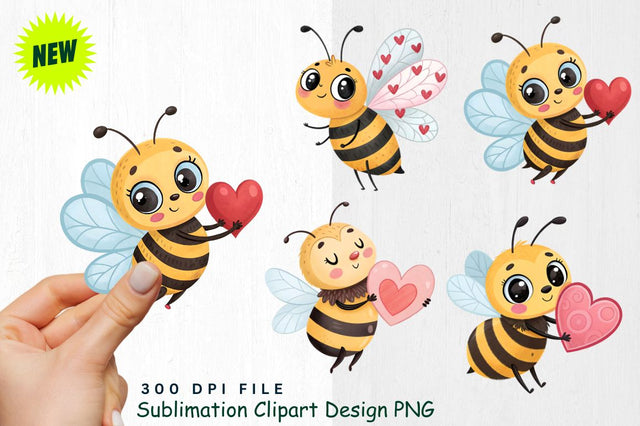 Cute Valentine's Day Bee Clipart PNG Sublimation Regulrcrative 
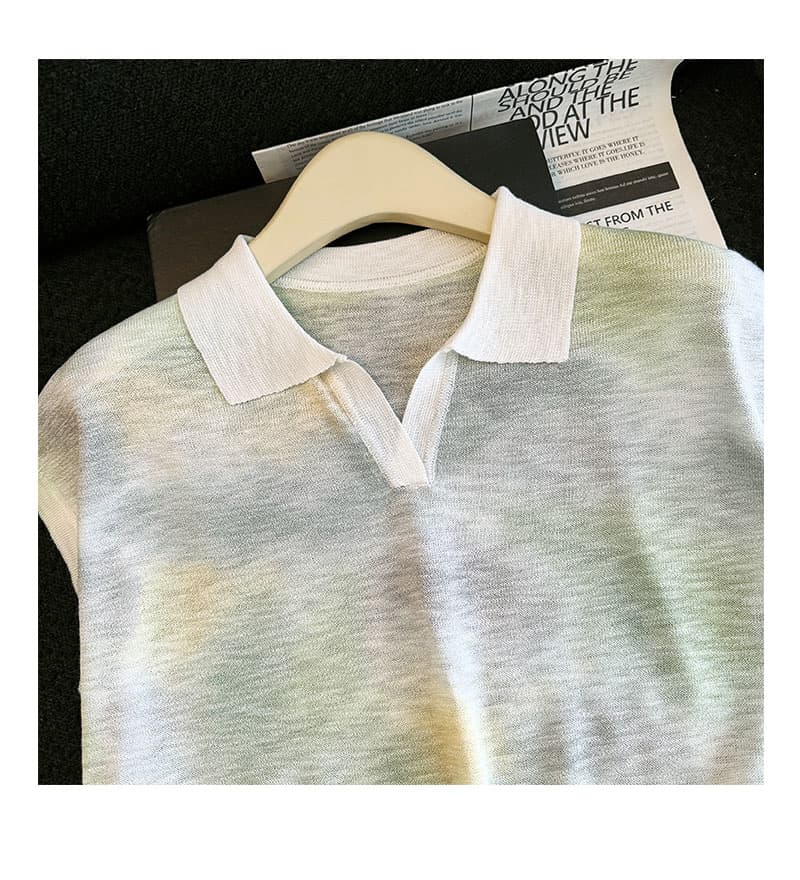 실사 그라데이션 POLO 칼라 민소매 니트 스웨터 여성 여름 얇은 스타일 얼음 실크 작은 날다 소매 조끼 슬림해 보이는 폴로 칼라 맨위 상세 이미지 9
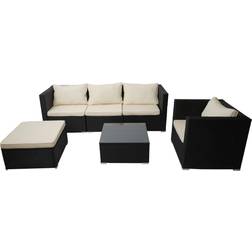 MCW Poly-Rattan-Garnitur Busto, Gartengarnitur Lounge-Set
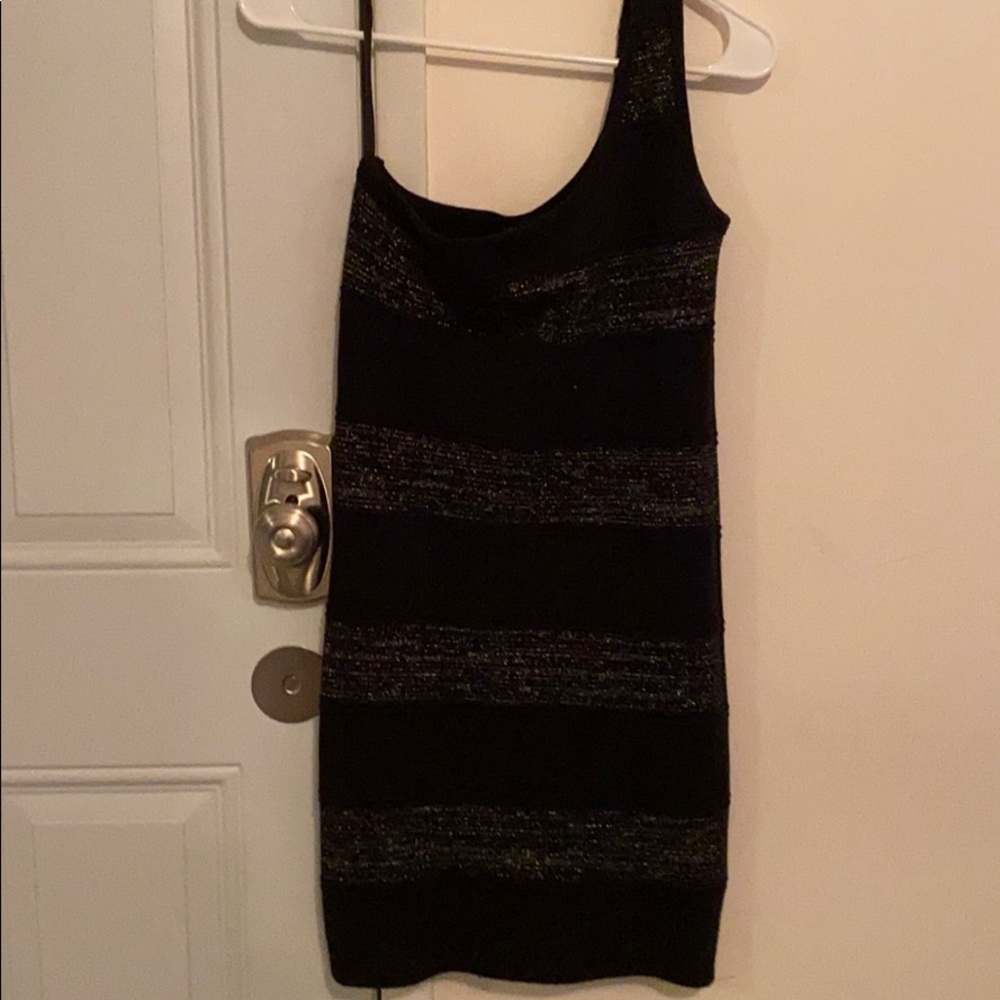Black, one shoulder dress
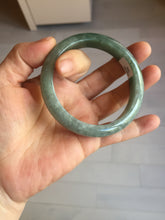 Load image into Gallery viewer, 58.2mm certified type A 100% Natural oily dark green gray black with flying snow Jadeite jade bangle PC206-7680
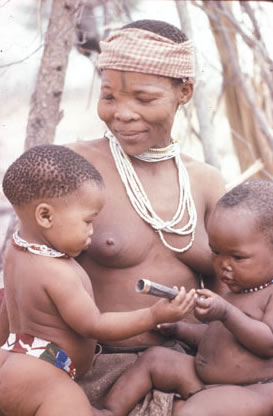 African woman with babies
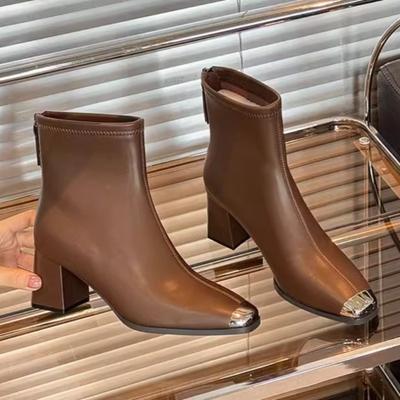 Модные зимние новые туфли на толстом каблуке, женские модные туфли с металлической квадратной головкой, удобные короткие сапоги с застежкой-молнией сзади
========
*DESCRIPTION OF THE TASK*
Copy every line of the material above word for word, leaving out the pictures.

*FINISHED TASK*
 Cute Valentine's Day Bee Clipart PNG Sublimation Regulrcrative 
 실사 그라데이션 POLO 칼라 민소매 니트 스웨터 여성 여름 얇은 스타일 얼음 실크 작은 날다 소매 조끼 슬림해 보이는 폴로 칼라 맨위 상세 이미지 9
 MCW Poly-Rattan-Garnitur Busto, Gartengarnitur Lounge-Set
Black, one shoulder dress
 Load image into Gallery viewer, 58.2mm certified type A 100% Natural oily dark green gray black with flying snow Jadeite jade bangle PC206-7680
 African woman with babies
 Модные зимние новые туфли на толстом каблуке, женские модные туфли с металлической квадратной головкой, удобные короткие сапоги с застежкой-молнией сзади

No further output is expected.